Mallacoota Arts Council

Leaving the Scene of an Accident Nathaniel Moncrieff

He leaves the scene of an accident.
It is an accident in so much as an accident is an accident, and people are killed, but he is not, and so he leaves. It is a clear night and a half-moon is out, a fine night to walk, and he does. He walks along the freeway bridge and there is no traffic, only the sound of a river coming from the darkness below. It is cold, at least the wind is cold, but he wears a sweater so he is not cold. The wreck is in the distance now and both cars have merges as one and there they stay, steaming, like a hot meal. He is hungry. Where am I going exactly, he thinks, but this thought is not elucidated because it is a nice night to walk, and that he does, and soon he is off the freeway in some vacant parkland adjacent to an apartment building where, in the tall windows, he can see people sitting on sofas, bathed in the pulsating blue light of their TV sets. He wonders if, in the past, men leaving the scenes of accidents had ever observed him watching television.
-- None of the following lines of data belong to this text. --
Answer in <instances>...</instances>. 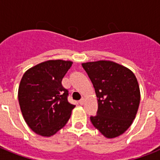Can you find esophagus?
Masks as SVG:
<instances>
[{"label": "esophagus", "instance_id": "obj_1", "mask_svg": "<svg viewBox=\"0 0 160 160\" xmlns=\"http://www.w3.org/2000/svg\"><path fill=\"white\" fill-rule=\"evenodd\" d=\"M85 99L84 97H82L81 98V100L79 101V103H80V105H84V104H85Z\"/></svg>", "mask_w": 160, "mask_h": 160}]
</instances>
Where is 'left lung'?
<instances>
[{"instance_id":"1","label":"left lung","mask_w":160,"mask_h":160,"mask_svg":"<svg viewBox=\"0 0 160 160\" xmlns=\"http://www.w3.org/2000/svg\"><path fill=\"white\" fill-rule=\"evenodd\" d=\"M95 88L98 111L90 116L93 125L108 139L124 134L136 116L140 101L135 75L123 65L109 60L82 64Z\"/></svg>"}]
</instances>
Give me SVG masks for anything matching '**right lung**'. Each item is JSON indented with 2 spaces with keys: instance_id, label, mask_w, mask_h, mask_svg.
Listing matches in <instances>:
<instances>
[{
  "instance_id": "1",
  "label": "right lung",
  "mask_w": 160,
  "mask_h": 160,
  "mask_svg": "<svg viewBox=\"0 0 160 160\" xmlns=\"http://www.w3.org/2000/svg\"><path fill=\"white\" fill-rule=\"evenodd\" d=\"M73 62L51 60L26 70L19 85L18 100L23 118L36 134L50 137L62 129L75 105L67 100L61 81Z\"/></svg>"
}]
</instances>
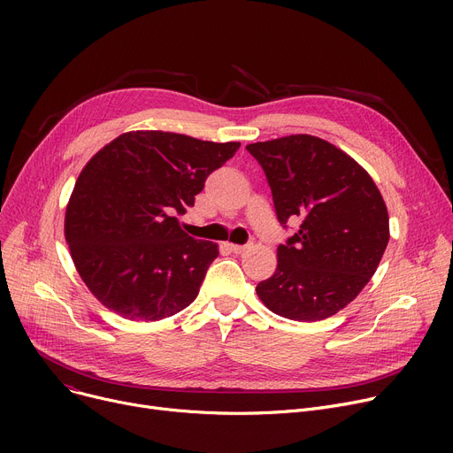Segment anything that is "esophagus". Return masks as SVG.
Wrapping results in <instances>:
<instances>
[{
  "instance_id": "34e87169",
  "label": "esophagus",
  "mask_w": 453,
  "mask_h": 453,
  "mask_svg": "<svg viewBox=\"0 0 453 453\" xmlns=\"http://www.w3.org/2000/svg\"><path fill=\"white\" fill-rule=\"evenodd\" d=\"M250 248H251V244H246V246H241V244H229V250H231L233 253H236V255H242V253H246Z\"/></svg>"
}]
</instances>
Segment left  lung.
I'll list each match as a JSON object with an SVG mask.
<instances>
[{
  "mask_svg": "<svg viewBox=\"0 0 453 453\" xmlns=\"http://www.w3.org/2000/svg\"><path fill=\"white\" fill-rule=\"evenodd\" d=\"M263 166L277 211L299 231L277 248L275 273L257 296L277 316L321 321L356 299L389 242L386 202L369 173L342 149L297 134L246 147Z\"/></svg>",
  "mask_w": 453,
  "mask_h": 453,
  "instance_id": "1",
  "label": "left lung"
}]
</instances>
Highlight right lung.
Wrapping results in <instances>:
<instances>
[{"instance_id":"right-lung-1","label":"right lung","mask_w":453,"mask_h":453,"mask_svg":"<svg viewBox=\"0 0 453 453\" xmlns=\"http://www.w3.org/2000/svg\"><path fill=\"white\" fill-rule=\"evenodd\" d=\"M241 142L161 130L127 132L82 169L65 207L64 234L89 292L130 321H159L193 303L219 244L195 241L185 214L205 178Z\"/></svg>"}]
</instances>
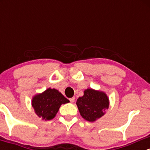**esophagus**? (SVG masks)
Instances as JSON below:
<instances>
[{
    "mask_svg": "<svg viewBox=\"0 0 150 150\" xmlns=\"http://www.w3.org/2000/svg\"><path fill=\"white\" fill-rule=\"evenodd\" d=\"M75 97L70 98V102H71V103H73L74 101H75Z\"/></svg>",
    "mask_w": 150,
    "mask_h": 150,
    "instance_id": "esophagus-1",
    "label": "esophagus"
}]
</instances>
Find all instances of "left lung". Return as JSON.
<instances>
[{"label": "left lung", "mask_w": 150, "mask_h": 150, "mask_svg": "<svg viewBox=\"0 0 150 150\" xmlns=\"http://www.w3.org/2000/svg\"><path fill=\"white\" fill-rule=\"evenodd\" d=\"M76 104L84 119L94 122L105 114V110L109 107V99L104 92L88 88L77 99Z\"/></svg>", "instance_id": "8db88e82"}]
</instances>
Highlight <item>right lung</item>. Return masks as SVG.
<instances>
[{"mask_svg": "<svg viewBox=\"0 0 150 150\" xmlns=\"http://www.w3.org/2000/svg\"><path fill=\"white\" fill-rule=\"evenodd\" d=\"M58 89L48 88L32 97V106L34 112L42 120L53 119L62 104L69 102Z\"/></svg>", "mask_w": 150, "mask_h": 150, "instance_id": "obj_1", "label": "right lung"}]
</instances>
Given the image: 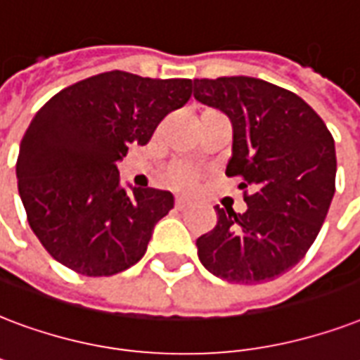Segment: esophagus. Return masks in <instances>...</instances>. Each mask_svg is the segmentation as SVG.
Segmentation results:
<instances>
[{"instance_id":"obj_1","label":"esophagus","mask_w":360,"mask_h":360,"mask_svg":"<svg viewBox=\"0 0 360 360\" xmlns=\"http://www.w3.org/2000/svg\"><path fill=\"white\" fill-rule=\"evenodd\" d=\"M188 205H191V202H188V200H185V198H177V200H175V210L183 211V210H186Z\"/></svg>"}]
</instances>
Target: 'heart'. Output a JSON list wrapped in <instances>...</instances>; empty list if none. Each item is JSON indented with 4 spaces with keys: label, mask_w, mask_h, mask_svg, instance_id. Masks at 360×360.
Here are the masks:
<instances>
[{
    "label": "heart",
    "mask_w": 360,
    "mask_h": 360,
    "mask_svg": "<svg viewBox=\"0 0 360 360\" xmlns=\"http://www.w3.org/2000/svg\"><path fill=\"white\" fill-rule=\"evenodd\" d=\"M168 177L172 181V185L186 191V188L194 186V183L198 179V172L192 168V166H186V164H175V166L169 168Z\"/></svg>",
    "instance_id": "obj_1"
}]
</instances>
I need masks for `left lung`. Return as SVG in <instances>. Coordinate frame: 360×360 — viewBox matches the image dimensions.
<instances>
[{"mask_svg": "<svg viewBox=\"0 0 360 360\" xmlns=\"http://www.w3.org/2000/svg\"><path fill=\"white\" fill-rule=\"evenodd\" d=\"M194 98L232 122L229 177H241L247 210L217 211L196 240L207 271L230 283H260L298 264L319 234L334 196L336 149L306 101L255 77L194 79Z\"/></svg>", "mask_w": 360, "mask_h": 360, "instance_id": "1", "label": "left lung"}]
</instances>
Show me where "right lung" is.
<instances>
[{"label": "right lung", "mask_w": 360, "mask_h": 360, "mask_svg": "<svg viewBox=\"0 0 360 360\" xmlns=\"http://www.w3.org/2000/svg\"><path fill=\"white\" fill-rule=\"evenodd\" d=\"M191 94V79L107 71L41 107L22 137L16 179L27 223L52 259L98 278L143 257L174 196L122 186L117 164Z\"/></svg>", "instance_id": "obj_1"}]
</instances>
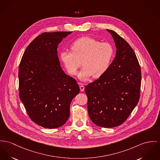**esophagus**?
I'll use <instances>...</instances> for the list:
<instances>
[{
  "instance_id": "1",
  "label": "esophagus",
  "mask_w": 160,
  "mask_h": 160,
  "mask_svg": "<svg viewBox=\"0 0 160 160\" xmlns=\"http://www.w3.org/2000/svg\"><path fill=\"white\" fill-rule=\"evenodd\" d=\"M80 91H83L84 90H85V87L84 86H83V85H82L81 84H80Z\"/></svg>"
}]
</instances>
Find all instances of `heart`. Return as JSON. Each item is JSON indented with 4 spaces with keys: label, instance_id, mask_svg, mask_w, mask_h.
I'll return each mask as SVG.
<instances>
[{
    "label": "heart",
    "instance_id": "1",
    "mask_svg": "<svg viewBox=\"0 0 160 160\" xmlns=\"http://www.w3.org/2000/svg\"><path fill=\"white\" fill-rule=\"evenodd\" d=\"M71 52H60V62L71 75L77 74L82 64L83 66L78 74L82 81H85L92 75L95 78L103 75L109 69L114 57V50L111 44L101 42L92 37L76 39L71 44Z\"/></svg>",
    "mask_w": 160,
    "mask_h": 160
}]
</instances>
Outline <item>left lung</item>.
Wrapping results in <instances>:
<instances>
[{
	"label": "left lung",
	"instance_id": "8db88e82",
	"mask_svg": "<svg viewBox=\"0 0 160 160\" xmlns=\"http://www.w3.org/2000/svg\"><path fill=\"white\" fill-rule=\"evenodd\" d=\"M116 48L108 71L85 86L88 110L96 125L112 128L123 123L138 103L141 68L134 50L115 32L107 29Z\"/></svg>",
	"mask_w": 160,
	"mask_h": 160
}]
</instances>
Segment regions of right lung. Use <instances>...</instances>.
<instances>
[{
    "instance_id": "add662e5",
    "label": "right lung",
    "mask_w": 160,
    "mask_h": 160,
    "mask_svg": "<svg viewBox=\"0 0 160 160\" xmlns=\"http://www.w3.org/2000/svg\"><path fill=\"white\" fill-rule=\"evenodd\" d=\"M71 32L44 33L27 48L19 68V98L30 119L47 128L63 125L71 101L80 92L74 78L65 74L57 48Z\"/></svg>"
}]
</instances>
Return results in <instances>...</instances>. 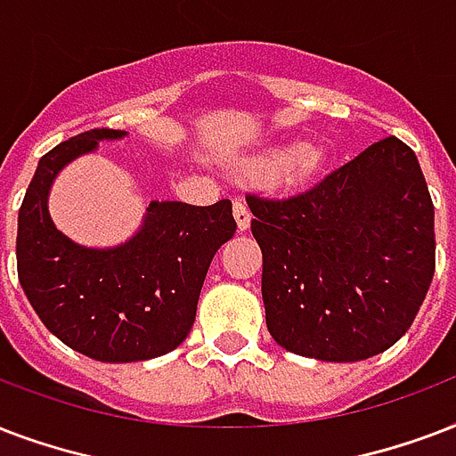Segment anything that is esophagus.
<instances>
[{
  "instance_id": "obj_1",
  "label": "esophagus",
  "mask_w": 456,
  "mask_h": 456,
  "mask_svg": "<svg viewBox=\"0 0 456 456\" xmlns=\"http://www.w3.org/2000/svg\"><path fill=\"white\" fill-rule=\"evenodd\" d=\"M232 216L238 221L240 231H247L249 224H252V214H249V209H247V204L242 202V200H235V202H232Z\"/></svg>"
}]
</instances>
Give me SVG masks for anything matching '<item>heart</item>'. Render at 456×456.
I'll return each mask as SVG.
<instances>
[{
	"mask_svg": "<svg viewBox=\"0 0 456 456\" xmlns=\"http://www.w3.org/2000/svg\"><path fill=\"white\" fill-rule=\"evenodd\" d=\"M326 159L328 154L321 144L290 142L283 147H271L259 157L249 159L245 171L256 173V175L278 173L285 188H305L319 175Z\"/></svg>",
	"mask_w": 456,
	"mask_h": 456,
	"instance_id": "b5f03b06",
	"label": "heart"
}]
</instances>
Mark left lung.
Returning a JSON list of instances; mask_svg holds the SVG:
<instances>
[{"instance_id":"left-lung-1","label":"left lung","mask_w":456,"mask_h":456,"mask_svg":"<svg viewBox=\"0 0 456 456\" xmlns=\"http://www.w3.org/2000/svg\"><path fill=\"white\" fill-rule=\"evenodd\" d=\"M264 254L271 338L321 362H362L407 333L436 271V211L419 159L383 137L288 200L247 195Z\"/></svg>"}]
</instances>
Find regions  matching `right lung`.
<instances>
[{
  "instance_id": "obj_1",
  "label": "right lung",
  "mask_w": 456,
  "mask_h": 456,
  "mask_svg": "<svg viewBox=\"0 0 456 456\" xmlns=\"http://www.w3.org/2000/svg\"><path fill=\"white\" fill-rule=\"evenodd\" d=\"M126 135L94 128L47 151L20 204L16 238L20 288L42 323L70 349L109 363L168 354L188 338L211 259L238 228L231 200H154L121 245L97 249L66 238L49 216L52 183L102 140Z\"/></svg>"
}]
</instances>
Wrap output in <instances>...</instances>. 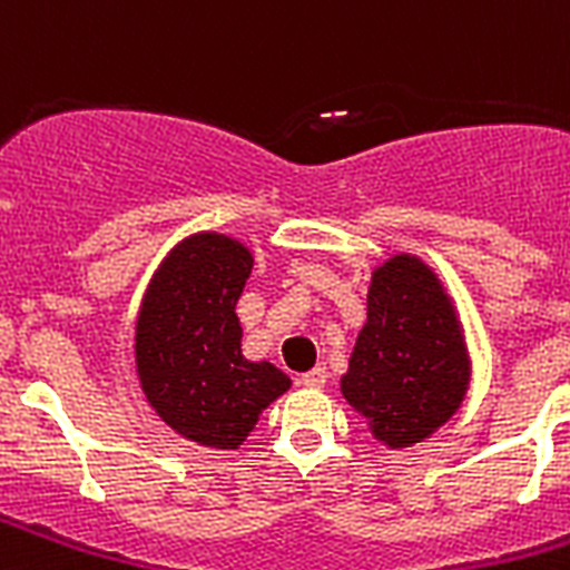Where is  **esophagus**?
Listing matches in <instances>:
<instances>
[{
  "instance_id": "obj_1",
  "label": "esophagus",
  "mask_w": 570,
  "mask_h": 570,
  "mask_svg": "<svg viewBox=\"0 0 570 570\" xmlns=\"http://www.w3.org/2000/svg\"><path fill=\"white\" fill-rule=\"evenodd\" d=\"M299 382L305 387H322L325 382H328V367H325V365L311 367V371H305V374L299 376Z\"/></svg>"
}]
</instances>
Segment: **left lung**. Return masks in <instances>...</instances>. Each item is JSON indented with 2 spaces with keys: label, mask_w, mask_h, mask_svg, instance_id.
I'll return each instance as SVG.
<instances>
[{
  "label": "left lung",
  "mask_w": 570,
  "mask_h": 570,
  "mask_svg": "<svg viewBox=\"0 0 570 570\" xmlns=\"http://www.w3.org/2000/svg\"><path fill=\"white\" fill-rule=\"evenodd\" d=\"M471 356L454 302L420 256L396 254L371 274L367 320L342 376V396L374 440L411 448L460 411Z\"/></svg>",
  "instance_id": "8db88e82"
}]
</instances>
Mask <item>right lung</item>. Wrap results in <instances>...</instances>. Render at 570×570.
Masks as SVG:
<instances>
[{
  "mask_svg": "<svg viewBox=\"0 0 570 570\" xmlns=\"http://www.w3.org/2000/svg\"><path fill=\"white\" fill-rule=\"evenodd\" d=\"M254 268L239 239L203 230L156 268L136 316V374L159 420L205 448L234 451L291 387L271 362L242 356L236 316Z\"/></svg>",
  "mask_w": 570,
  "mask_h": 570,
  "instance_id": "add662e5",
  "label": "right lung"
}]
</instances>
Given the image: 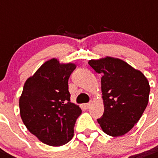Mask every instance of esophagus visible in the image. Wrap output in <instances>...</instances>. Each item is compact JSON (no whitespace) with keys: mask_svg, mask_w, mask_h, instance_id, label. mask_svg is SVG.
I'll list each match as a JSON object with an SVG mask.
<instances>
[{"mask_svg":"<svg viewBox=\"0 0 158 158\" xmlns=\"http://www.w3.org/2000/svg\"><path fill=\"white\" fill-rule=\"evenodd\" d=\"M84 106H85L86 109H89L92 106V102H89V103H87L84 105Z\"/></svg>","mask_w":158,"mask_h":158,"instance_id":"esophagus-1","label":"esophagus"}]
</instances>
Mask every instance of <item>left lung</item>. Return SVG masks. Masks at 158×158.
<instances>
[{
	"mask_svg": "<svg viewBox=\"0 0 158 158\" xmlns=\"http://www.w3.org/2000/svg\"><path fill=\"white\" fill-rule=\"evenodd\" d=\"M89 66L101 77L104 114L97 119L105 133L120 136L132 129L148 102L150 87L139 70L118 58L91 60Z\"/></svg>",
	"mask_w": 158,
	"mask_h": 158,
	"instance_id": "8db88e82",
	"label": "left lung"
}]
</instances>
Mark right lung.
<instances>
[{"label":"right lung","mask_w":158,"mask_h":158,"mask_svg":"<svg viewBox=\"0 0 158 158\" xmlns=\"http://www.w3.org/2000/svg\"><path fill=\"white\" fill-rule=\"evenodd\" d=\"M75 69L72 63L60 64L52 58L26 81L19 99L24 125L43 143L61 146L74 135L79 106L70 102L68 80Z\"/></svg>","instance_id":"obj_1"}]
</instances>
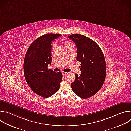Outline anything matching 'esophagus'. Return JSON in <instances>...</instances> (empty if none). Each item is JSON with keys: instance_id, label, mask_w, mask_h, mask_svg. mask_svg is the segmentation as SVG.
<instances>
[{"instance_id": "esophagus-1", "label": "esophagus", "mask_w": 131, "mask_h": 131, "mask_svg": "<svg viewBox=\"0 0 131 131\" xmlns=\"http://www.w3.org/2000/svg\"><path fill=\"white\" fill-rule=\"evenodd\" d=\"M62 74H63V75L64 76H66V74H67V72H62Z\"/></svg>"}]
</instances>
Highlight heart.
Masks as SVG:
<instances>
[{
    "label": "heart",
    "mask_w": 131,
    "mask_h": 131,
    "mask_svg": "<svg viewBox=\"0 0 131 131\" xmlns=\"http://www.w3.org/2000/svg\"><path fill=\"white\" fill-rule=\"evenodd\" d=\"M63 44H64V47H65V48H67L68 47H70V46L73 45V44H72L71 42H70V41H67V40L64 41L63 42ZM54 48H55L54 45H53V46H52V49L54 50Z\"/></svg>",
    "instance_id": "b5f03b06"
}]
</instances>
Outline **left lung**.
Instances as JSON below:
<instances>
[{"mask_svg": "<svg viewBox=\"0 0 131 131\" xmlns=\"http://www.w3.org/2000/svg\"><path fill=\"white\" fill-rule=\"evenodd\" d=\"M68 38L77 47V61L81 73L76 74V79L71 84L73 92L82 99H88L100 90L105 81L106 66L103 53L99 46L88 37L73 34Z\"/></svg>", "mask_w": 131, "mask_h": 131, "instance_id": "8db88e82", "label": "left lung"}]
</instances>
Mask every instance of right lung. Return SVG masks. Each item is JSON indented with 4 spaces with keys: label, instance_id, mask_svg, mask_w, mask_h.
I'll use <instances>...</instances> for the list:
<instances>
[{
    "label": "right lung",
    "instance_id": "1",
    "mask_svg": "<svg viewBox=\"0 0 131 131\" xmlns=\"http://www.w3.org/2000/svg\"><path fill=\"white\" fill-rule=\"evenodd\" d=\"M61 35L48 34L36 39L25 56L23 68L26 82L34 93L48 98L57 92L62 81L61 72L48 69L51 65L52 42Z\"/></svg>",
    "mask_w": 131,
    "mask_h": 131
}]
</instances>
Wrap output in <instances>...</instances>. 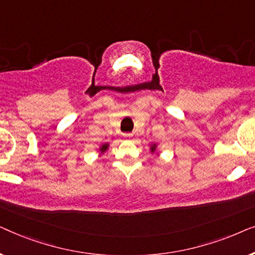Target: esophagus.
<instances>
[{
    "mask_svg": "<svg viewBox=\"0 0 255 255\" xmlns=\"http://www.w3.org/2000/svg\"><path fill=\"white\" fill-rule=\"evenodd\" d=\"M123 135H124V138H127V139H130V138L133 137V134H132V133H124Z\"/></svg>",
    "mask_w": 255,
    "mask_h": 255,
    "instance_id": "esophagus-1",
    "label": "esophagus"
}]
</instances>
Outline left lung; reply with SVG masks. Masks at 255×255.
Masks as SVG:
<instances>
[{
	"instance_id": "obj_1",
	"label": "left lung",
	"mask_w": 255,
	"mask_h": 255,
	"mask_svg": "<svg viewBox=\"0 0 255 255\" xmlns=\"http://www.w3.org/2000/svg\"><path fill=\"white\" fill-rule=\"evenodd\" d=\"M156 151V144H153L151 145V152L154 153Z\"/></svg>"
}]
</instances>
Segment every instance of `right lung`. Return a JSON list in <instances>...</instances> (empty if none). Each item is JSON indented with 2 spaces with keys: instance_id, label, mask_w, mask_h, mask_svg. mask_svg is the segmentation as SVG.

He has blood on his t-shirt and on his cheek and it has dried and looks black. He walks up a street lined with conifers that are tall and point up at buildings even taller. He comes to a set of traffic lights and notices there are brown streetlamps everywhere and, as such, everything is brown.
Why brown, he wonders.
There are no cars because they have gone home and been parked in garages, and he feels peaceful at the notion that things fit together. Then one appears and slows down alongside him, its windows down, a pale face with its mouth agape in the dashboard light. Soon the car is gone.
He is still hungry.
He enters a fast food restaurant where people are sitting at tables not talking but talking all the same. He orders a burger and goes to a booth with red leather seats. His stomach makes a ferocious gurgling sound and, looking down, he realizes there is more blood on his shirt than he had first thought. He looks at the other customers, mostly couples, and they look at each other, and it makes him unhappy that they seem unhappy, and he wonders if he was always unhappy or whether it was just now, standing, arms flailing, cursing and screaming, and he wonders this but it does not matter, because these things happen when you leave the scene of an accident and your wife and child are dead and you’re waiting for a burger that does not come and you wonder when it will come or if it ever will.